What about families and partners? Don’t they freak out? “Well, they don’t take to our hobbies with a ready smile. But we manage — at times bribing them with gifts and pampering them to allow the new aquatic entrant into the house,” adds Aninda, grin in place.

The club also organises a number of collection trips. “We go to places like Bakkhali, Henry Island (South 24-Parganas) and even north Bengal to study and document fish habitats, and understand the biotope,” says 24-year-old Abhirup Bhattacharya, an expert on Indian native fish.

So, if you thought all that you need is a fishbowl, a pair of goldfish and food — it’s time to sit up and bite the bait. “Fish keeping” is quite a big deal and needs a lot of understanding and care to make sure your pets survive in a healthy environment.

Pssst... one thing worth noticing is the fact that there are barely any female fish hobbyists in this largely male gang.

Oh fish, we say!

DID YOU KNOW?

Fish do not like humans looking into their homes from all sides. So why not make their homes a bit more comfortable? Take thermocol and cut it to the shape and size of one of the aquarium side walls. Next, paint it with lacquer — easily available at any hardware store — and stick it on the inside of the aquarium along the wall with adhesive. This should make the fish secure, as one of the sides would be
out of sight for probing eyes.

KAC Trivia

Famous hobbyists like Heiko Bleher and Hristo Hristov, better known as Aquasaur, are frequent visitors to the KAC portal.
The maximum number of tanks owned by a group member is 20. Syamantak Chandra, a 26-year-old engineer, holds that place.
The largest tank owned by a KAC member measures 6ft x 2ft x 2ft = 680 litres. Abhinaba Dasgupta, an expert on the African Malawi Cichlid fish breed, is the proud owner.
KAC has been leading campaigns against the popular practices of colour-dyed fish, mutilated and deformed fish, fake food and supplies, and keeping goldfish in a bowl.

11 Quick tips for AQUARIUM Beginners

“Small tanks are ideal for beginners” is a largely-held belief. On the contrary, it is always advisable to buy at least a

A clownfish — also known as Nemo — merrily swims about in a KAC aquarium

20-gallon (90 litre) tank if one can afford it and has enough space. A large tank is more stable in terms of temperature and water chemistry.

Keep a check on the requirements and compatibility of the species with its environment before buying it.

Keep an eye out for split fins, damaged gills and other indications of a diseased fish before buying.

A fish should be put into its new tank/surrounding gradually. Float the bag for at least 15 minutes to equalise temperature.

Tap water should NOT be used to wash filter sponges and other “biological” media. Wash them with the used tank water to avoid killing beneficial bacteria that grow on the filter sponges.

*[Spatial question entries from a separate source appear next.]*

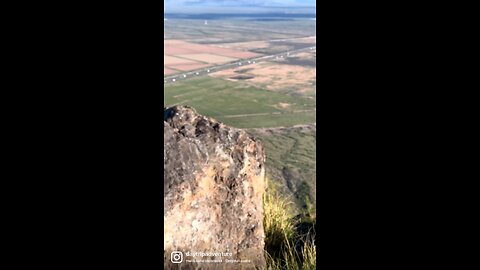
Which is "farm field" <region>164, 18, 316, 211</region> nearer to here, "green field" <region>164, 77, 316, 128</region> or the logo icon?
"green field" <region>164, 77, 316, 128</region>

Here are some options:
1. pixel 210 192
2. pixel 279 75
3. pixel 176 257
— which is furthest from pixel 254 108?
pixel 176 257

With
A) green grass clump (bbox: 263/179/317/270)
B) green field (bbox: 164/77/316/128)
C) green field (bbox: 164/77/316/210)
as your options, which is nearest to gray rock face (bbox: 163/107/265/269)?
green grass clump (bbox: 263/179/317/270)

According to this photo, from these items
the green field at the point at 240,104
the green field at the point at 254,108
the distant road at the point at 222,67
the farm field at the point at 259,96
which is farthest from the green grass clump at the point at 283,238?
the distant road at the point at 222,67

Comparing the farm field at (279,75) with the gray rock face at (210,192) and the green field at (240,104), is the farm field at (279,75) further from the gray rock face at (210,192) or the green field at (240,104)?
the gray rock face at (210,192)

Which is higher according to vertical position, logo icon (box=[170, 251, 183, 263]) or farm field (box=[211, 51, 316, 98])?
farm field (box=[211, 51, 316, 98])
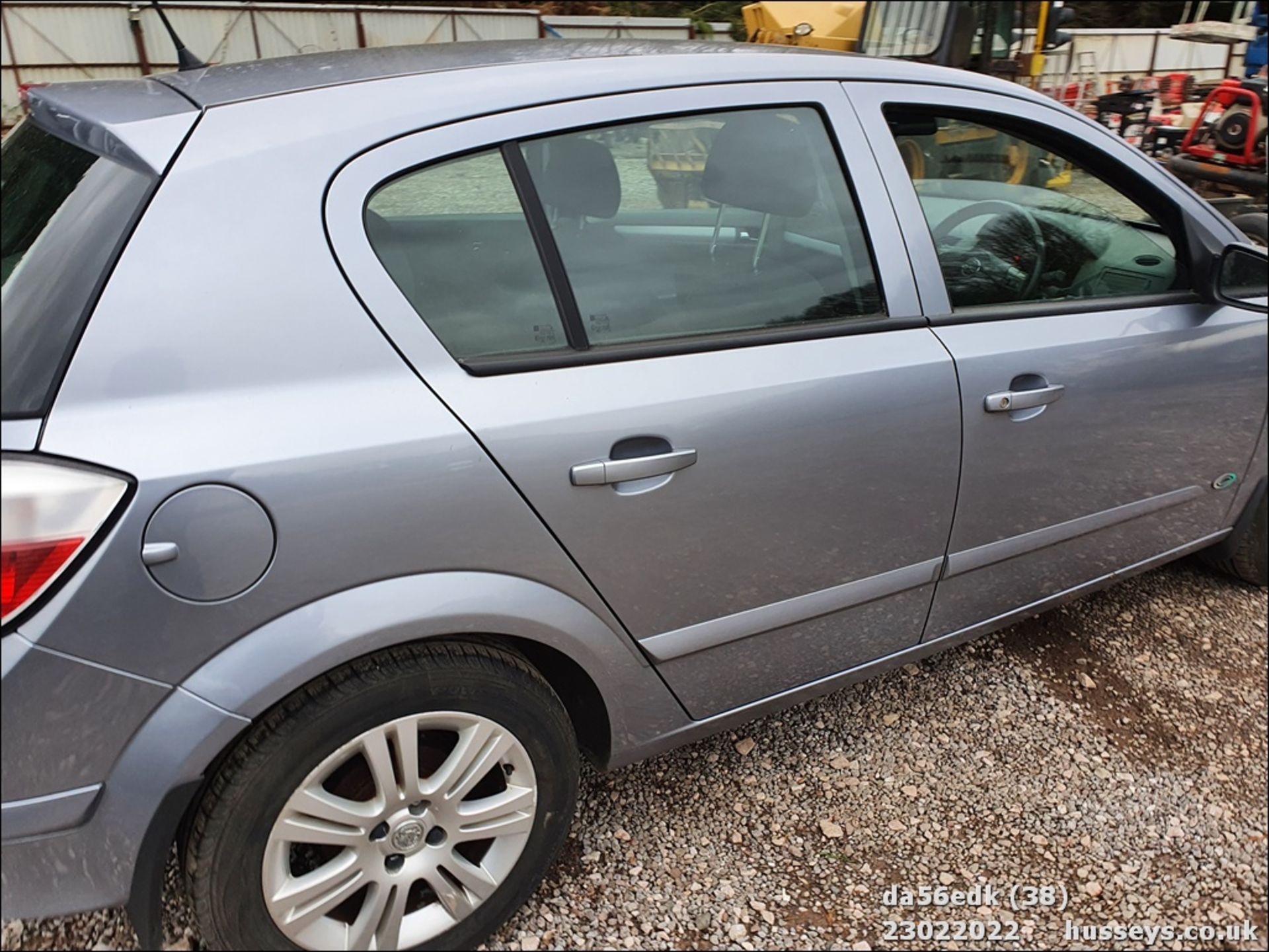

A minimum of 25 per cent water change per month is the basic requirement but then changing the water every second week is even better.

Always feed fish small quantities of food and watch them gulp it down before adding more. Do not be tempted to overfeed because the fish “look hungry”. Feeding twice a day is sufficient.

Use a quarantine tank (a separate tank to acclimatise a new fish to the environment) wherever possible.

Build your school of fish slowly to give the bacterial population time to increase to match the additional waste load.

Understocking is always better than

overstocking. Even though 1” per gallon is often used as a general guideline, it doesn’t mean that one can put a 10” fish in a 10 gallon tank! The tank population will remain healthy only when understocked.

Chemical additives might be good but not when used in large quantities without proper knowledge of the consequences of its usage.